Issues Multiprocessing with Queues


Situation: I have a file processor written in Python. The files will be "walked" and be put into a queue. It will then be processed using multirocessing

Problem: Refer to the code below

fileA.py
==========
import Queue
import os
def walker():
    filelist = Queue.Queue()
    queue_end = Object()
    for root, dirs, files in os.walk('/'):
        for f in files:
            path = os.path.join(root,f)
            if not os.path.islink(path):
                filelist.put(path)
    filelist.put(queue_end)

fileB.py
===========
import fileA
import os
import multiprocessing as mp

def processor(queuelock):
    while True:
        with queuelock:
            filepath = fileA.filelist.get()

            if filepath is fileA.queue_end:
                filelist.put(queue_end)
                break
        #example of a job
        os.move(filepath, "/home/newuser" + filepath)
        print filepath + " has been moved!"

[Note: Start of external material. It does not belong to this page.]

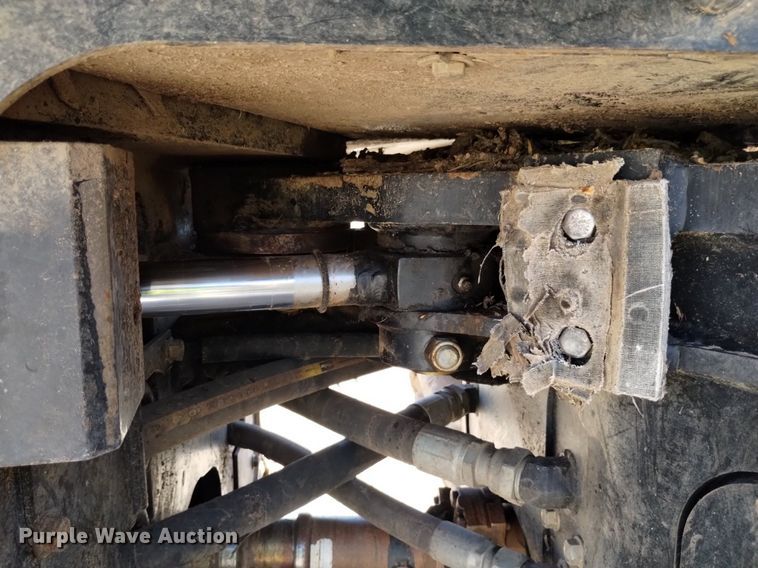 image for item DG4422 2021 Barko 930B mulcher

if __name__ == '__main__':
    fileA.walker()
    queuelock = mp.Lock()
    jobs = []
    for i in range(0,mp.cpu_count()):
        process = mp.Process(target=processor(queuelock))
        jobs.append(process)
        process.start()

The problem is when the files are being moved, all processes will attempt to move the EXACT same file, even though it has supposedly been removed from the queue.

Example output:

randomFile as been moved!
Error: ......... randomFile not found
Error: ......... randomFile not found
Error: ......... randomFile not found

Thereby implying that every process spawned has dequeued the exact same file and tried to perform the same process on the same file.

Question: Is there something that I am doing wrong that for some reason, the filelist queue has been sent to every process (what is happening now), instead of the filelist queue being shared by all process (my intended result)?


Solution

    1. filelist is currently only a local variable to walker() and the queue object isn't shared with other parts of the code, so at least a return filelist is needed in walker().

    2. To share the same queue among multiple processes, a multiprocessing.Queue is needed. A queue.Queue is copied when a process is forked (or spawned) so it becomes a new indepent queue for each process.